Publication of notice of the intended marriage hampers the Right to Privacy and hence, it has been made non-mandatory u/s 6 & 7 of the Special Marriage Act. This was decided by the Allahabad High Court in the case of Smt. Safiya Sultana thru. husband Abhishek Kumar Pandey & anr vs. State Of U.P. thru. Secy. Home, lko. & ors. [Habeas corpus no.16907 of 2020] and was presided over by Hon’ble Justice Vivek Chaudhary.
In the above cited case the court was considering habeas corpus petition alleging that an adult girl was being detained against her wishes to marry her lover who belonged to different religion. The couple submitted before the Court that they could have solemnized their marriage under the Special Marriage Act, but the said Act requires a 30 day notice to be published and objections to be invited from the public at large. They contended that any such notice would be an invasion in their privacy and would cause unnecessary social pressure/interference in their free choice with regard to their marriage.
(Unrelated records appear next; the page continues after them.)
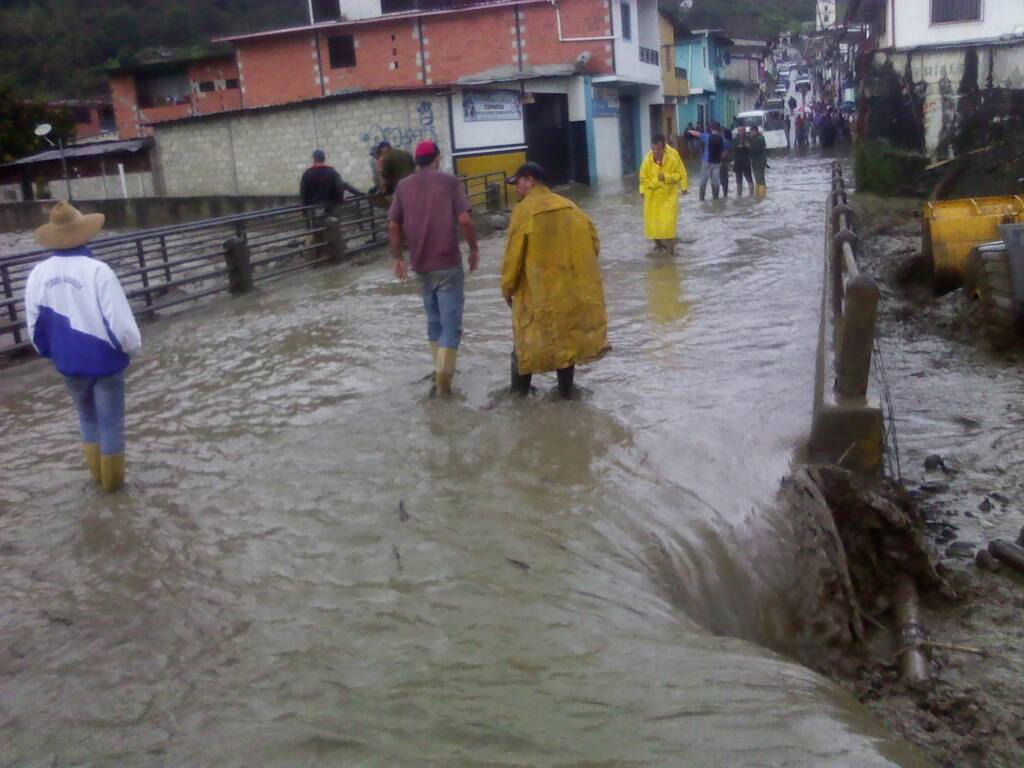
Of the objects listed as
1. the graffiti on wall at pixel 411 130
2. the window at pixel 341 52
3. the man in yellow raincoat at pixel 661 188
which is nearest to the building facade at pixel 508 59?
the window at pixel 341 52

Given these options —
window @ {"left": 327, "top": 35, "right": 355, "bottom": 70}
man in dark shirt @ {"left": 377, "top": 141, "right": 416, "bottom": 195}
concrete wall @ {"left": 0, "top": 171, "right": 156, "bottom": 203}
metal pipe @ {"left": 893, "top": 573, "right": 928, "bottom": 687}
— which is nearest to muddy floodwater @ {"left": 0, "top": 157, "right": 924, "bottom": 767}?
metal pipe @ {"left": 893, "top": 573, "right": 928, "bottom": 687}

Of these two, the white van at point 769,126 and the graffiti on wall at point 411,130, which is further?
the white van at point 769,126

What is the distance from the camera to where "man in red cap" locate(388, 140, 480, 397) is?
7.13m

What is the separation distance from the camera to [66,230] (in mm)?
5465

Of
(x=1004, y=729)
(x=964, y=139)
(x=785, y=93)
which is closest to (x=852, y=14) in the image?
(x=964, y=139)

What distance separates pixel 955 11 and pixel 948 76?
1.61m

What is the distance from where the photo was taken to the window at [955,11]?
25.4 metres

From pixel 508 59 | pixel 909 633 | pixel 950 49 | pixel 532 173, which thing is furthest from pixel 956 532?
pixel 508 59

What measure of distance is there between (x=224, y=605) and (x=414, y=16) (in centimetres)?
3225

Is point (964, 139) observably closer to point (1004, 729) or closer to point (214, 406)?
point (214, 406)

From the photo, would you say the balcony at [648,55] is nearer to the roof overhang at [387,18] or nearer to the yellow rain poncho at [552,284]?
the roof overhang at [387,18]

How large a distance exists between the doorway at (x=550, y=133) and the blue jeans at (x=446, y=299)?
2209cm

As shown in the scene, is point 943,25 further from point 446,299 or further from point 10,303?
point 10,303

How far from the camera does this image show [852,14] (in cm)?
3484
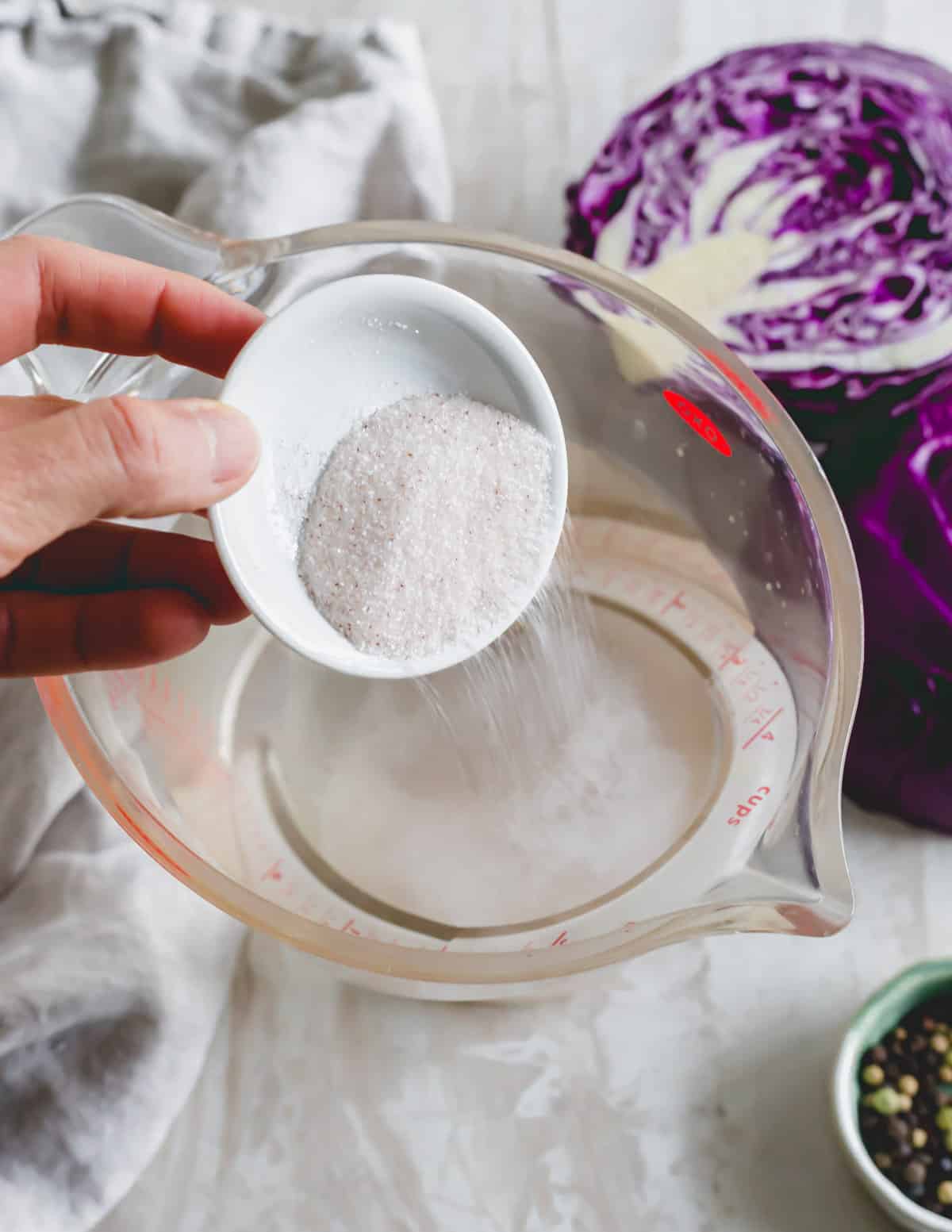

HC observed the concerns raised over by the couple and contended that the procedure made mandatory under the Special Marriage Act is cruel and unethical for the present and the future generations and it violates the fundamental rights recognized by the courts of the day and no apparent reasonable purpose has been achieved by making the procedure mandatory under the statute to be more protective or obstructive.
Under the provisions of Section 6 and 7 of the Special Marriage Act, couples were bound to publish the notice for a period of 30 days and invite objections with regard to the same. Any person could object to the marriage on the ground that it violates any of the condition of Section 4 of Act of SMA, 1954.
Therefore, HC reached to the conclusion that persons intended to get married can publish the notice by their free choice and desire and such publication of notice and procedure would not violate their fundamental rights as they have adopted the same of their free will and an invite to the objections u/s 7 of the act will come into effect only on the request of the parties and not otherwise.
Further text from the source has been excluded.